Quote the records verbatim, starting at the line that contains "Compared to the" and ending with the last line of the records, both included.

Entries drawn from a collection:
──────────
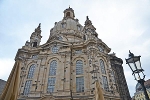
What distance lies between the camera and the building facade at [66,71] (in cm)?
2189

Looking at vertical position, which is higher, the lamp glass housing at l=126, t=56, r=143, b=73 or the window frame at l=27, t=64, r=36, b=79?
the window frame at l=27, t=64, r=36, b=79

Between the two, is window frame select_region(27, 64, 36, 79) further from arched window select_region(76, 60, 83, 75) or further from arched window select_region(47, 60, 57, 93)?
arched window select_region(76, 60, 83, 75)

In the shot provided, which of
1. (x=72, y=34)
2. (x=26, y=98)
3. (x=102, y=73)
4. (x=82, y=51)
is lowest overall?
(x=26, y=98)

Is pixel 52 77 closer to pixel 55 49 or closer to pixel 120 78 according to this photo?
pixel 55 49

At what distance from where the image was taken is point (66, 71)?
24.5m

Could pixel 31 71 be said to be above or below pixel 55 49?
below

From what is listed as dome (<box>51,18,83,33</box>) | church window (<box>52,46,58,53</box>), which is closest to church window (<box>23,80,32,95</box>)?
church window (<box>52,46,58,53</box>)

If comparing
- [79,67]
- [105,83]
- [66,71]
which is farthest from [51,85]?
[105,83]

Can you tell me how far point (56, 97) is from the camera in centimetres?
2136

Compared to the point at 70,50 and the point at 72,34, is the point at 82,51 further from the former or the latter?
the point at 72,34

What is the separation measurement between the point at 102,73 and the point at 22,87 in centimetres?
1544

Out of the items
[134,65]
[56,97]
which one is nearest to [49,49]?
[56,97]

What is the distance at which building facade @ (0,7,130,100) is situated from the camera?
71.8 feet

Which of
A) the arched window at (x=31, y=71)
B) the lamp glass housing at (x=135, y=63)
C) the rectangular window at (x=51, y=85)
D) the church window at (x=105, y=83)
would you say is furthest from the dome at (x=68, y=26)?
──────────
--- CORRECT OUTPUT ---
Compared to the point at 70,50 and the point at 72,34, is the point at 82,51 further from the former or the latter?
the point at 72,34

What is the separation measurement between the point at 102,73 and the point at 22,87 in centimetres?
1544

Out of the items
[134,65]
[56,97]
which one is nearest to [49,49]?
[56,97]

What is the distance at which building facade @ (0,7,130,100) is situated from the camera?
71.8 feet

Which of
A) the arched window at (x=31, y=71)
B) the lamp glass housing at (x=135, y=63)
C) the rectangular window at (x=51, y=85)
D) the church window at (x=105, y=83)
would you say is furthest from the dome at (x=68, y=26)?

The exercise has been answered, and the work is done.